Curitiba - O mês que está começando deve trazer novos aumentos para o consumidor, principalmente nos supermercados. Entrou em vigor ontem um novo aumento do plástico, de 15%, um produto que impacta diretamente na maioria dos itens comercializados no varejo. Apesar dos supermercados e fornecedores continuarem negociando preços, alguns reajustes ao consumidor serão inevitáveis.
De acordo com o presidente da Associação de Fornecedores dos Supermercados do Paraná (Assossuper), Celso Gusso, as empresas precisam repassar custos. ''Se não for assim, corremos o risco de fechar e prejudicar muitos trabalhadores'', afirmou. Segundo ele, o preço da nafta, derivado de petróleo e matéria-prima do plástico passou de US$ 229 a tonelada em dezembro para US$ 330 em janeiro.
Gusso disse que nos últimos dez meses, o plástico subiu 90,5%. ''Isso em um cenário em que não havia guerra, mas pode piorar bastante se os Estados Unidos invadirem o Iraque'', observou Gusso. Por causa disso, o consumidor que quiser saber o quanto vai gastar no fim do mês, tem que acompanhar o noticiário internacional. ''Eu estou falando apenas do plástico, mas o aumento ocorreu em várias matérias-primas'', relatou.

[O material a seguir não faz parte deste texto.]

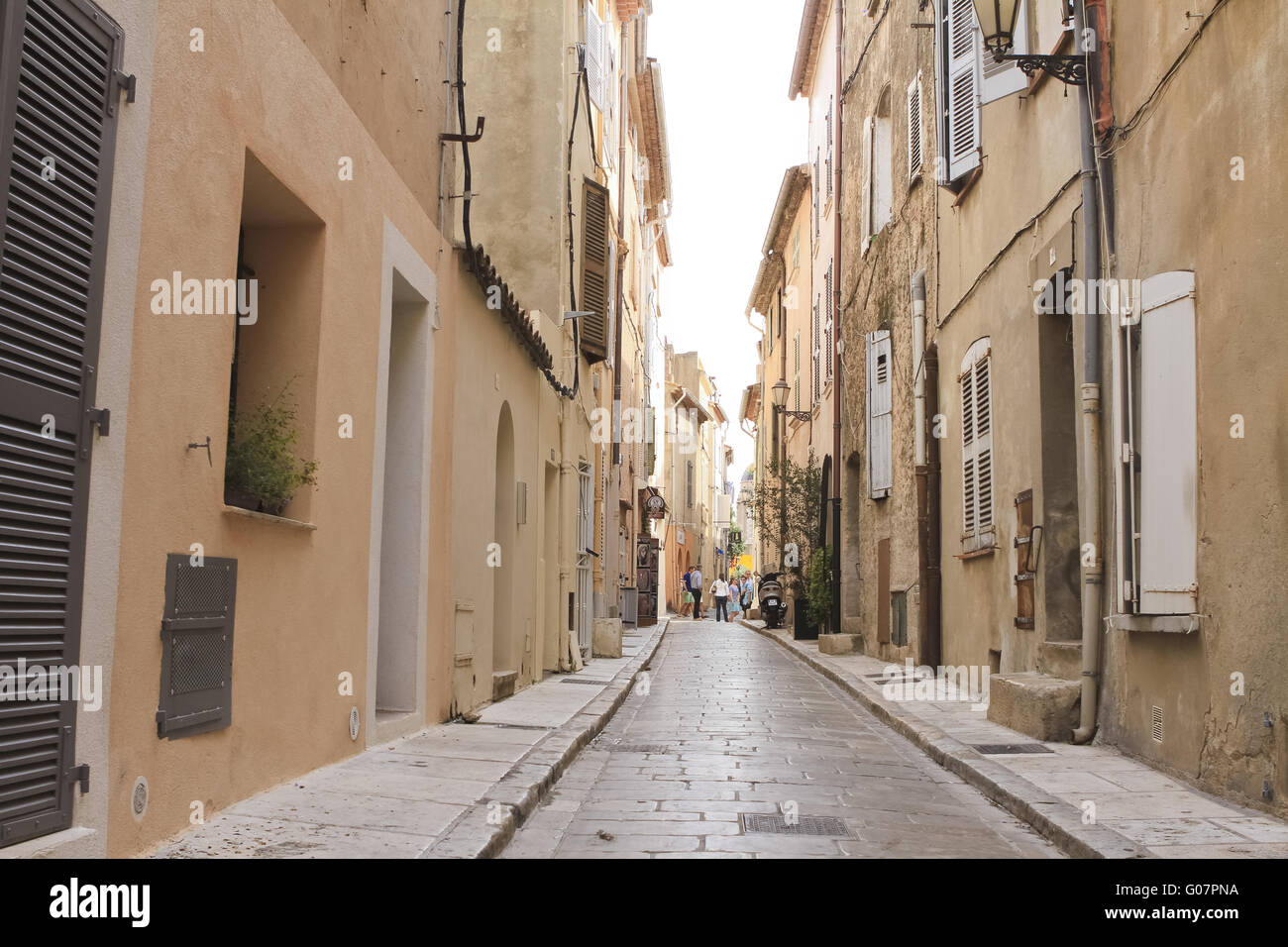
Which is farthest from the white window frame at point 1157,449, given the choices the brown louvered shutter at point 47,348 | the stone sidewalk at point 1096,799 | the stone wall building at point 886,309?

Os supermercados têm forçado negociações com os fornecedores, tentando evitar o aumento de preços para não afugentar os consumidores. Uma das soluções encontradas pelas redes de supermercados é investir nas marcas regionais. O Carrefour começou a distribuir nesta semana um encarte de ofertas em que destaca os produtos de cada região. No caderno de ofertas de Curitiba, por exemplo, estão na capa massas e biscoitos recheados da Todeschini, farinha de trigo Guth, feijão Caldo Bom, entre outros. De acordo com a assessoria de imprensa do Carrefour, o processo de regionalização, iniciado no ano passado, aumentou as vendas em 15%.

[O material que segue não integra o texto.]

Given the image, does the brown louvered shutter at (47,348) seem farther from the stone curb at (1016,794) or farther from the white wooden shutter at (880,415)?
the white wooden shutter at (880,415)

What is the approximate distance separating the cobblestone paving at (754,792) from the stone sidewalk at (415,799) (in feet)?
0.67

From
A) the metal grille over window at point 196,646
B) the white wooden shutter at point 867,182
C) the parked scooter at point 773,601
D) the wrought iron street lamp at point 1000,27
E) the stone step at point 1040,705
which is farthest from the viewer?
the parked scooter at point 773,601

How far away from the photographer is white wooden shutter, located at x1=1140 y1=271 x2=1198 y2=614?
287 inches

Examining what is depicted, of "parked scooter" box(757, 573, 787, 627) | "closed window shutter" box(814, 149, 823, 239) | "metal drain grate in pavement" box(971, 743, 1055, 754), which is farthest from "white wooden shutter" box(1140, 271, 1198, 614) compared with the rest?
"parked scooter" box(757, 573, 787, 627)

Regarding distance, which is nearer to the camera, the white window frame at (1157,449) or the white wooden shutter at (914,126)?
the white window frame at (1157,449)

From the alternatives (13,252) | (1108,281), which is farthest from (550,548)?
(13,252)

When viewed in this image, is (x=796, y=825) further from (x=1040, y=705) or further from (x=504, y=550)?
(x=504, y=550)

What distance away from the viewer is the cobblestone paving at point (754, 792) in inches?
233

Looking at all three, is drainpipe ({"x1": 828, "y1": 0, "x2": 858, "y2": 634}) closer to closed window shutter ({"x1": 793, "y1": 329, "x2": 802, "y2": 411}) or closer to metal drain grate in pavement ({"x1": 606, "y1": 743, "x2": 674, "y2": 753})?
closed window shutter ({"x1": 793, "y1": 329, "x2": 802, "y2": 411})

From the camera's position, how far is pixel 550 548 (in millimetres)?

Para Gusso, a regionalização é muito importante, mas ela deve contemplar pequenas e médias empresas, e não apenas indústrias já tradicionais do Paraná. ''É muito boa a iniciativa do supermercado, mas é preciso abrir para as empresas menores, que geram o maior número de empregos no Estado e que tem estrutura para fornecer'', avaliou.